Ink-and-paint brick-and-mortar in the flesh and blood!
The Simpsons house (Henderson, Nevada)
In the mid-’90s, a group of video game designers at Fox Interactive teamed-up with an architect to construct a replica of the Simpsons’ home. The 2,200-square-foot house was completed in 1997 and it originally contained many features and decorations in order to make it look exactly like the one on The Simpsons—albeit in three dimensions. There was even a sailboat painting over the couch, and corncob curtains in the kitchen window, and some Duff Beers in the fridge.
The house, placed in a quiet neighborhood in a suburb of Las Vegas, was later given away in a contest, but the winner opted for a $75,000 cash prize instead of the house. More than 30,000 people visited the house in 1997 (including Simpsons creator Matt Groening who signed one of the walls with purple paint), but neighbors weren’t too pleased with all the tourist traffic. The house was repainted and most of the details related to the show were removed before it was sold in 2001.
The Flintstones house (Malibu, California)
On a 23-acre spread overlooking the Pacific Ocean sits this modest, one-bedroom, two-bathroom house made out of composite materials that look like stone. In fact, it looks exactly like the house Fred and Wilma lived in on The Flintstones. While it looks like it’s from the Stone Age (or at least the TV cartoon version of the Stone Age), the kitchen is modern, and unfortunately doesn’t have a sarcastic boar for a garbage disposal or a woolly mammoth for a faucet. Show business entrepreneur Dick Clark, bought the house in 1989, and never lived in it, but put it up for sale shortly before his death in 2012 for $3.5 million. No takers—it’s still for sale.
The Up houses (California, Utah)
To date, two real-life reproductions of the famous balloon-powered floating home from Pixar’s Up have been built. In March 2011, a crew working for the National Geographic Channel constructed a lightweight version in the high desert east of Los Angeles for a segment on the show “How Hard Can It Be?” to see if it was actually possible to lift a house with balloons. They successfully managed to send it airborne after attaching the roof to 300 helium-filled weather balloons. The house flew for over an hour.
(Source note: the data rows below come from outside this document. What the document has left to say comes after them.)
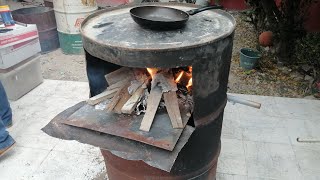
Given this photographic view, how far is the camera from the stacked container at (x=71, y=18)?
552 centimetres

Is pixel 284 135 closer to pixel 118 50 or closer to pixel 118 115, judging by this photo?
pixel 118 115

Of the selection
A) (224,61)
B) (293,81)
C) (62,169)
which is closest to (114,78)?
(224,61)

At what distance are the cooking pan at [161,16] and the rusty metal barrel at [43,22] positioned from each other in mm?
4277

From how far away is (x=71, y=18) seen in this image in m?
5.62

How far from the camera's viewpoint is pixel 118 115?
6.74 feet

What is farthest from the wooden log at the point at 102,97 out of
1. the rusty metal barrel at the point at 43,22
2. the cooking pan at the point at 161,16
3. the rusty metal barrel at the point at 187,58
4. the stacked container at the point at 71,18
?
the rusty metal barrel at the point at 43,22

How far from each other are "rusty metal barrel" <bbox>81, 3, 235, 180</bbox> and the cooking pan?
0.05m

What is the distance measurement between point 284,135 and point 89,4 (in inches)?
167

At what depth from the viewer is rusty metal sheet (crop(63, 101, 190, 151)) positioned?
5.84 ft

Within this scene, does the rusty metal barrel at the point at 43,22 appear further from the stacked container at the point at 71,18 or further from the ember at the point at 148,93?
the ember at the point at 148,93

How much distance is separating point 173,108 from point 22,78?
3289 millimetres

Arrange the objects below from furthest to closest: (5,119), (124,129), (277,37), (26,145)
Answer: (277,37) < (5,119) < (26,145) < (124,129)

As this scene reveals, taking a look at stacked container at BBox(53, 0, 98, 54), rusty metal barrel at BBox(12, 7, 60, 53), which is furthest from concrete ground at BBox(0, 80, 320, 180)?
rusty metal barrel at BBox(12, 7, 60, 53)

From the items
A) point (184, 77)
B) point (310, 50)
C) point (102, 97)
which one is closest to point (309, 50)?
point (310, 50)
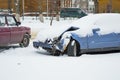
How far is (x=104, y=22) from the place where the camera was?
48.0ft

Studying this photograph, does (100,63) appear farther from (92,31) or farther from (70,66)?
(92,31)

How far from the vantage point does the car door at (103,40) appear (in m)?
13.9

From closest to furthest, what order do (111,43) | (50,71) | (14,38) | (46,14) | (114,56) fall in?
(50,71), (114,56), (111,43), (14,38), (46,14)

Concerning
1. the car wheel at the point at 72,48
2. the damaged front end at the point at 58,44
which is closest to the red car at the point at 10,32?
the damaged front end at the point at 58,44

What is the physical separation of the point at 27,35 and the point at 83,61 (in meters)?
5.88

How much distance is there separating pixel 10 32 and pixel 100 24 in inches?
147

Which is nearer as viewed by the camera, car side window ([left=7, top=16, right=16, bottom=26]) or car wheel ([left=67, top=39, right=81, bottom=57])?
car wheel ([left=67, top=39, right=81, bottom=57])

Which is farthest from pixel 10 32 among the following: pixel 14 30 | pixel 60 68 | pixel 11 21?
pixel 60 68

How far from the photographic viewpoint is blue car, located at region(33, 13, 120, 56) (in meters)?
13.5

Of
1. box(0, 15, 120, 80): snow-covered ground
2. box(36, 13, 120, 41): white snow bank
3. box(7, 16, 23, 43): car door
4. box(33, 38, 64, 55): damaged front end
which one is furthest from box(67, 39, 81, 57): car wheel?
box(7, 16, 23, 43): car door

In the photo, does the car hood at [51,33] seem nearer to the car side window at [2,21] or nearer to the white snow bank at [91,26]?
the white snow bank at [91,26]

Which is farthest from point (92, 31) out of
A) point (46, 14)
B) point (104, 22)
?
point (46, 14)

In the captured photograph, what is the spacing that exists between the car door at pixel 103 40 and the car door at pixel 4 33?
3.54 m

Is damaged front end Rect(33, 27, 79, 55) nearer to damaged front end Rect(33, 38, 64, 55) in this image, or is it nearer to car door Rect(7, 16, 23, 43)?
damaged front end Rect(33, 38, 64, 55)
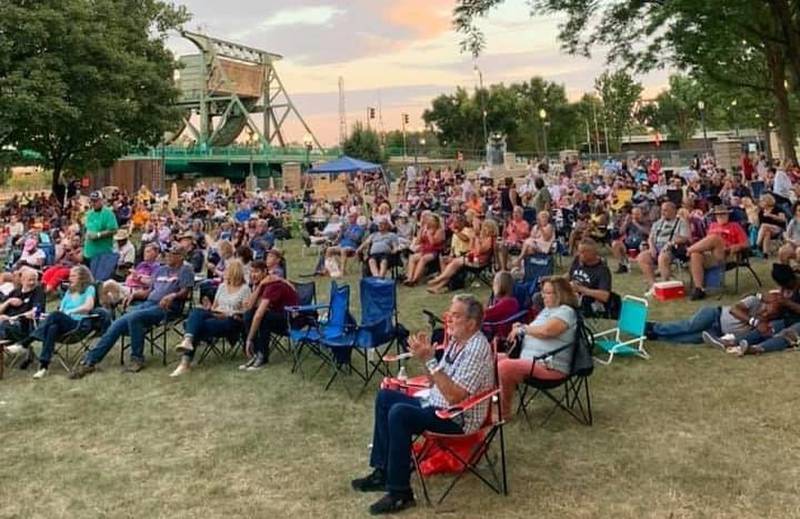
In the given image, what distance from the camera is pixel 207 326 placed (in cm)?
698

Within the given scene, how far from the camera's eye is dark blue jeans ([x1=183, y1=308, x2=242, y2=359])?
6.93m

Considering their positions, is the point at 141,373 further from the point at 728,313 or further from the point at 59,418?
the point at 728,313

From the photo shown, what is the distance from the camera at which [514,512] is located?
3.66 m

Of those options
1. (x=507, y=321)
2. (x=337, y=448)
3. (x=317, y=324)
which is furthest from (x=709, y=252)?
(x=337, y=448)

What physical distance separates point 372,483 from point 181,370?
11.4 ft

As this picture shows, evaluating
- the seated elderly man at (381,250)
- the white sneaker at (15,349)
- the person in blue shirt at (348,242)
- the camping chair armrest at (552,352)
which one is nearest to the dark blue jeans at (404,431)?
the camping chair armrest at (552,352)

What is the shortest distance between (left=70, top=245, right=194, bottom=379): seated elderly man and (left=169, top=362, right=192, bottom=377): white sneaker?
0.45 m

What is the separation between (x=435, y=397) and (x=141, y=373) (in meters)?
4.07

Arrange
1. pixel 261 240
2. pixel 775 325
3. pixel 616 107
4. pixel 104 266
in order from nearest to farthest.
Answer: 1. pixel 775 325
2. pixel 104 266
3. pixel 261 240
4. pixel 616 107

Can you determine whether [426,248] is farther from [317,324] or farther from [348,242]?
[317,324]

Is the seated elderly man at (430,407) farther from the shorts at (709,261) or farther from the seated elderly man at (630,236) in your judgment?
the seated elderly man at (630,236)

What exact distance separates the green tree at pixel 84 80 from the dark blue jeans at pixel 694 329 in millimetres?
19557

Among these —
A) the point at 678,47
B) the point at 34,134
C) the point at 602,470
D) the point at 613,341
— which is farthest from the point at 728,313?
the point at 34,134

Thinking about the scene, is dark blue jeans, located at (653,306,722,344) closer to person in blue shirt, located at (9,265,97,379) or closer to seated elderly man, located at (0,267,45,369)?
person in blue shirt, located at (9,265,97,379)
A more detailed, and stationary, Up house can be found at 13215 S. 5390 West in Herriman, Utah. In addition to looking just like the one in the movie, there’s even a mailbox out front stamped with the names and handprints of Carl and Ellie, just like in the movie. The four-bedroom, 2,800-square-foot house was originally intended to serve as a tourist attraction, but the builders sold it to two self-described “Pixar fanatics” for $400,000.